* START MATERIAL SUPPLIED *

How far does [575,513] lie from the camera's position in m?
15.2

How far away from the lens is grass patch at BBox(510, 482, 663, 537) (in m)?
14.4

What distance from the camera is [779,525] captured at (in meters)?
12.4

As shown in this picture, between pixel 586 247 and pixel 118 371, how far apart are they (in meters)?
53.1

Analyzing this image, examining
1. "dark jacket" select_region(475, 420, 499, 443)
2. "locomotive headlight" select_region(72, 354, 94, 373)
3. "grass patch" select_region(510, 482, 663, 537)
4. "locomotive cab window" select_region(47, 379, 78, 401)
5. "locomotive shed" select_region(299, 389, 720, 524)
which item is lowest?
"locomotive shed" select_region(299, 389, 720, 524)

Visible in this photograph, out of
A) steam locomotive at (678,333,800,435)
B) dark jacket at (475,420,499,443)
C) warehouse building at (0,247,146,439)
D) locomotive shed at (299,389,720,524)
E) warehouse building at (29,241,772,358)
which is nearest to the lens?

* END MATERIAL SUPPLIED *

PROBLEM:
Convert the data above into a numbered list with one line per entry, leaving out the blank lines.

FULL RESPONSE:
1. How far does [575,513] lie from the camera's position in m?
2. 15.2
3. How far away from the lens is grass patch at BBox(510, 482, 663, 537) (in m)?
4. 14.4
5. What distance from the camera is [779,525] captured at (in meters)?
6. 12.4
7. As shown in this picture, between pixel 586 247 and pixel 118 371, how far apart are they (in meters)?
8. 53.1
9. Analyzing this image, examining
10. 1. "dark jacket" select_region(475, 420, 499, 443)
11. 2. "locomotive headlight" select_region(72, 354, 94, 373)
12. 3. "grass patch" select_region(510, 482, 663, 537)
13. 4. "locomotive cab window" select_region(47, 379, 78, 401)
14. 5. "locomotive shed" select_region(299, 389, 720, 524)
15. which item is lowest?
16. "locomotive shed" select_region(299, 389, 720, 524)
17. Visible in this photograph, out of
18. A) steam locomotive at (678,333,800,435)
19. B) dark jacket at (475,420,499,443)
20. C) warehouse building at (0,247,146,439)
21. D) locomotive shed at (299,389,720,524)
22. E) warehouse building at (29,241,772,358)
23. which is nearest to the lens?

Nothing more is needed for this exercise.